Siz onlar gibi olmaya çalışabilirsiniz ama sakın onları Kendiniz gibi olmaya
zorlamayın. Çünkü hayat geriye dönmez, dünle de bir alışverişi yoktur. Siz
yaysınız, çocuklarınız ise sizden çok ilerilere atılmış oklar. Okçu, sonsuzluk
yolundaki hedefi görür Ve o yüce gücü ile yayı eğerek okun uzaklara uçmasını
sağlar. Okçunun önünde kıvançla eğilin Çünkü okçu, uzaklara giden oku sevdiği
kadar Başını dimdik tutarak kalan yayı da sever.”
“Ödül çocuğun sorumluluk bilincini
öldürür ve muhakeme becerisini köreltir.”
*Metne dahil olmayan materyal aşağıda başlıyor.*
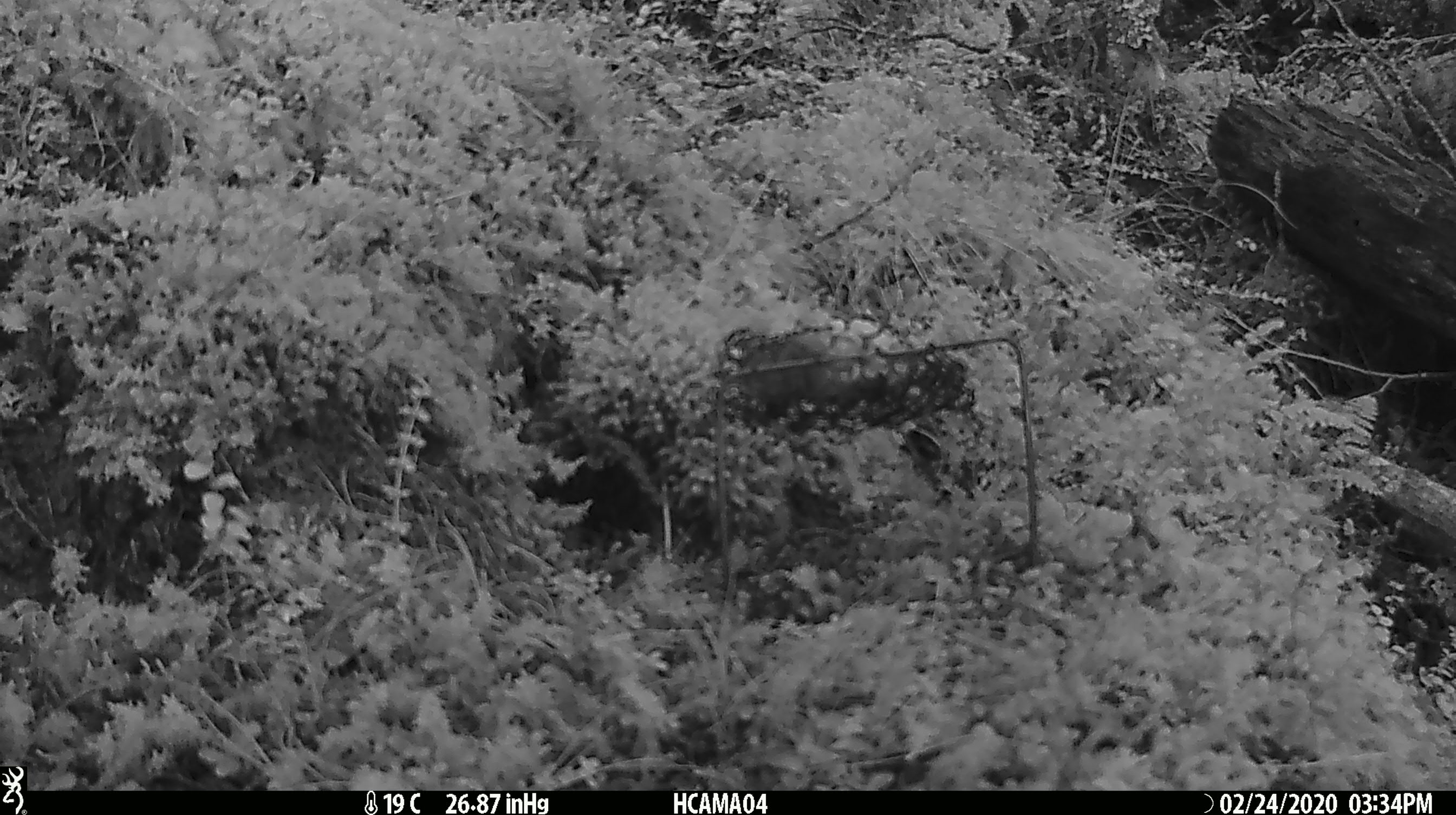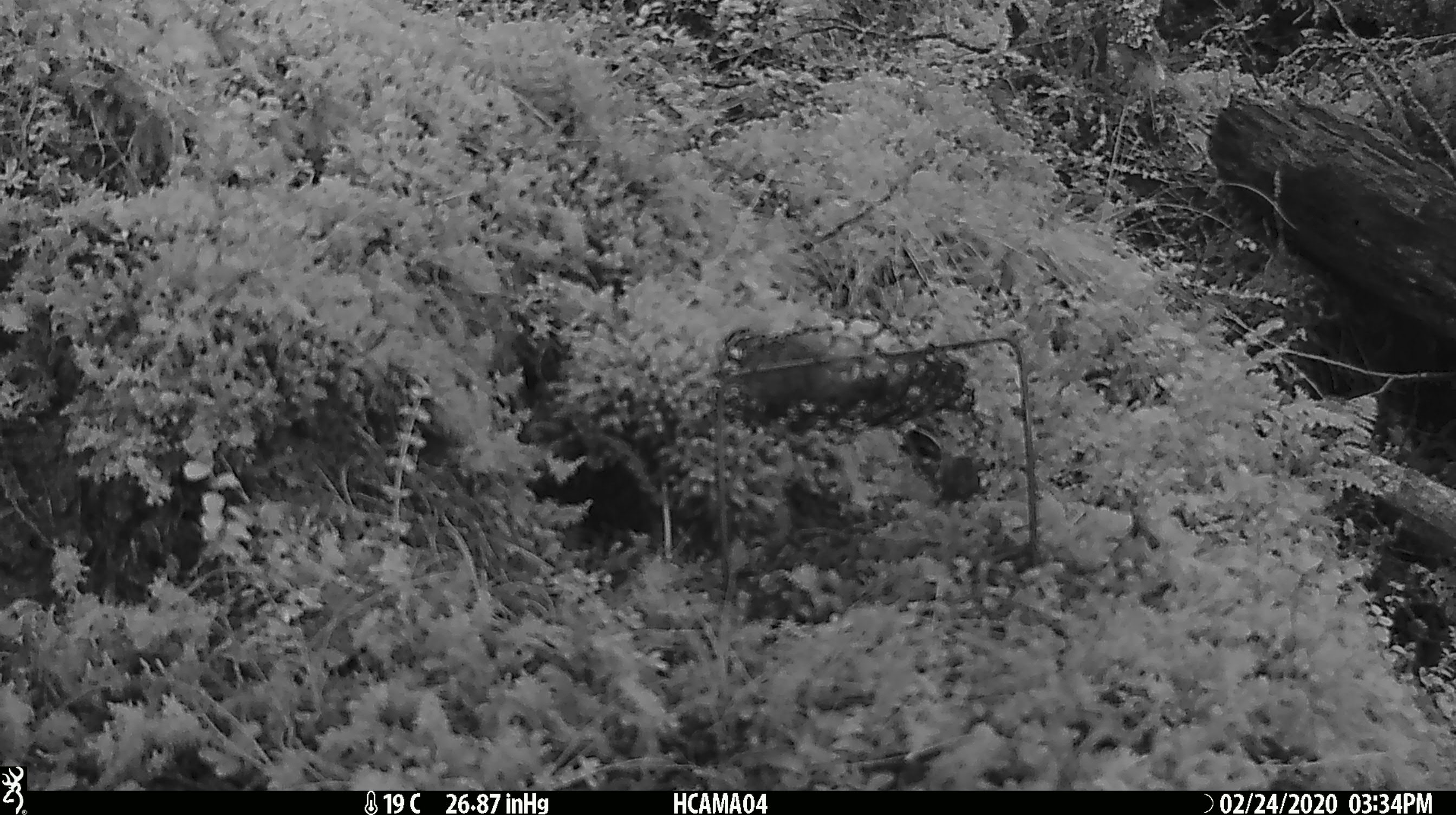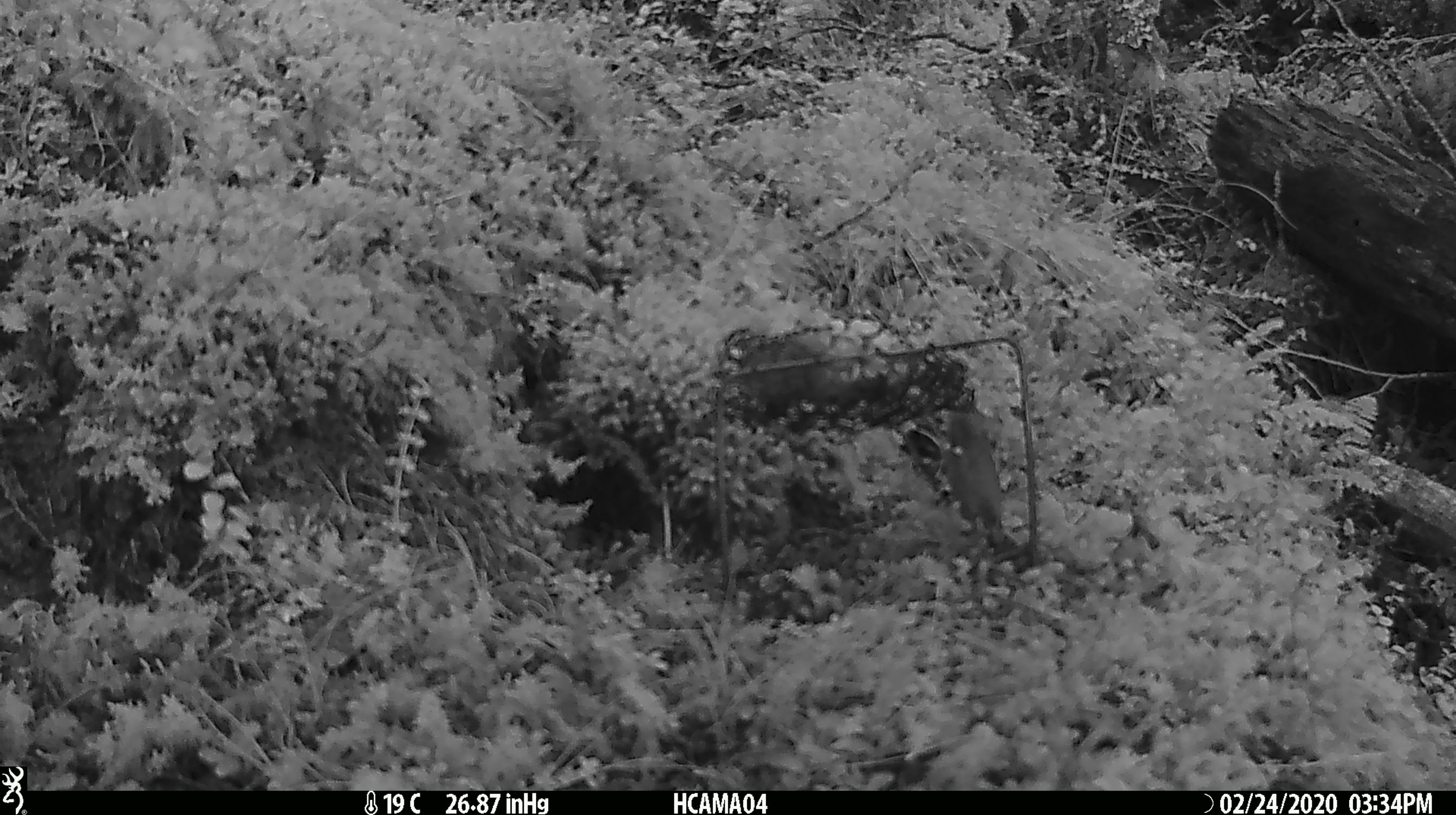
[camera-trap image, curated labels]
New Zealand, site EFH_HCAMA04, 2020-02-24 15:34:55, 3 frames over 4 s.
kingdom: Animalia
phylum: Chordata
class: Mammalia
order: Rodentia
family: Muridae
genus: Mus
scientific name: Mus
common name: mouse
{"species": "mouse (Mus)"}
“Cezanın daha ağır olması bile
davranışı etkilemez. Öyle olsaydı, idam olan ülkelerde insanlar, ölüm cezası
gerektiren suçlardan kaçınırdı. İdam olduğunu bilmesine rağmen insanlar hâlâ
suç işlemektedir.”
“Amacımız ailede değerleri güçlü ve
okulda da öğrenmeye ilgisi olan iç motivasyonlu öğrenciler yetiştirmek
olmalıdır.”
“Özellikle aileler çocuklarını karşılaştırarak, onları değersiz hissettirir. Bu çocuğun başarısıyla veya davranışıyla sevmek, yapay sevgidir. Kimliği ile sevmek gerçek sevgidir.”